Apartheid für Frauen

Wer wie der südafrikanische Premier Pieter Willem Botha strikt die Politik der Apartheid verfolgt, hält auch nicht viel von der Gleichberechtigung der Frauen. Als ihm einmal eine Opponentin ins Wort fuhr, herrschte Botha sie an: „Bleiben Sie still! Hat Ihnen Ihr Gatte nicht beigebracht, Männer nicht zu unterbrechen?“ Vor ungezogenen Frauen ist man nie sicher. Doch als jetzt Premierminister Botha auf seiner Europa-Tournee auch Zürich besuchte und eine Rede halten sollte, beugten die Gastgeber von der schweizerisch-südafrikanischen Freundschaftsgesellschaft vor: Zwei Journalistinnen, die den Ausführungen Bothas lauschen wollten, durften im Gegensatz zu ihren männlichen Kollegen den Saal nicht betreten. „Frauen werden nicht zugelassen“, lautete die lapidare Auskunft.

Zurückgedrängter Urwald

Nigerias Militärregierung hat der „Disziplinlosigkeit“ im Lande den Krieg erklärt. Es geht nicht nur, wie immer wieder seit dem Putsch vom 1. Januar verkündet, gegen die Korruption. Auch der einfache Bürger, der keine Posten an Vettern zu vergeben und keine öffentlichen Gelder zu unterschlagen hat, kann seinen Beitrag zum Sieg des Guten leisten: durch diszipliniertes Schlangestehen an der Bushaltestelle, nach dem Vorbild der alten britischen Kolonialherren.

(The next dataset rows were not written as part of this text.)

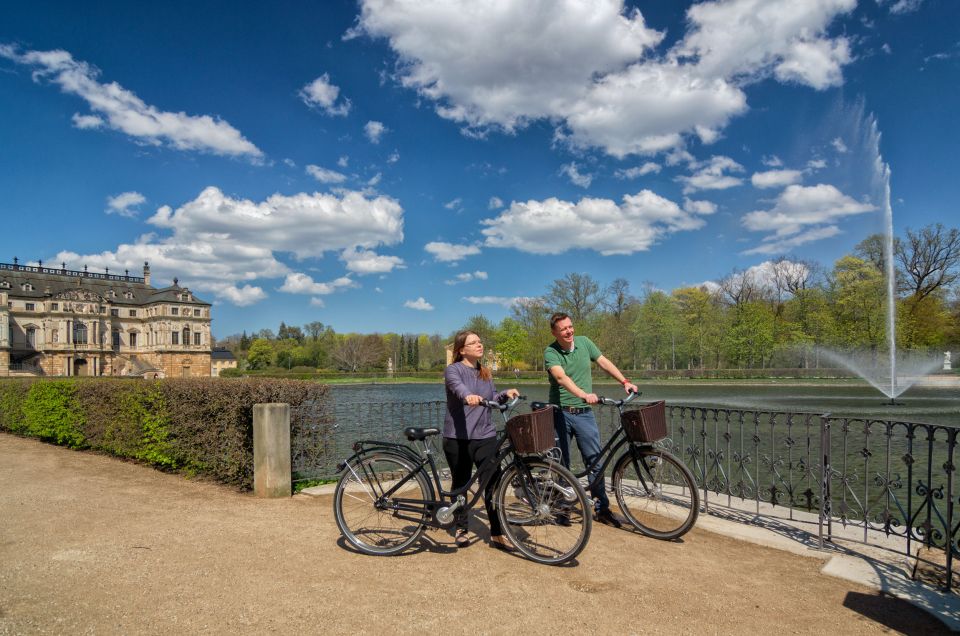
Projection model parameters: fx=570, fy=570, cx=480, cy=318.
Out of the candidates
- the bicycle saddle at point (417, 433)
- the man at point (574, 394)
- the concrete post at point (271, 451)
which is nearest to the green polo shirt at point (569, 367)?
the man at point (574, 394)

Den Erfolg der Kampagne bejubelt die vom Militär kontrollierte Presse, so der Guardian of Lagos: „Unsere Bushaltestellen waren die reinsten Urwälder voller Raubtiere mit Menschenantlitz; der Krieg gegen die Disziplinlosigkeit hat sie in ein Paradies der Nächstenliebe verwandelt, wo nicht mehr der Stärkste, sondern der Sanftmütigste überlebt.“

Aufgebundener Bär

Bären sind nicht berechenbar. Nach Mutmaßungen der Washingtoner Nato-Konferenz ist der russische Bär durch die Aufstellung der „Pershing“-Raketen in Europa gereizt; darum versuche er, die Verbündeten auseinanderzutreiben und sich in den amerikanischen Wahlkampf einzumischen. Präsident Reagan und Nato-Generalsekretär Luns lag jedoch eine andere Information vor: Der Bär habe sich zum Winterschlaf zurückgezogen.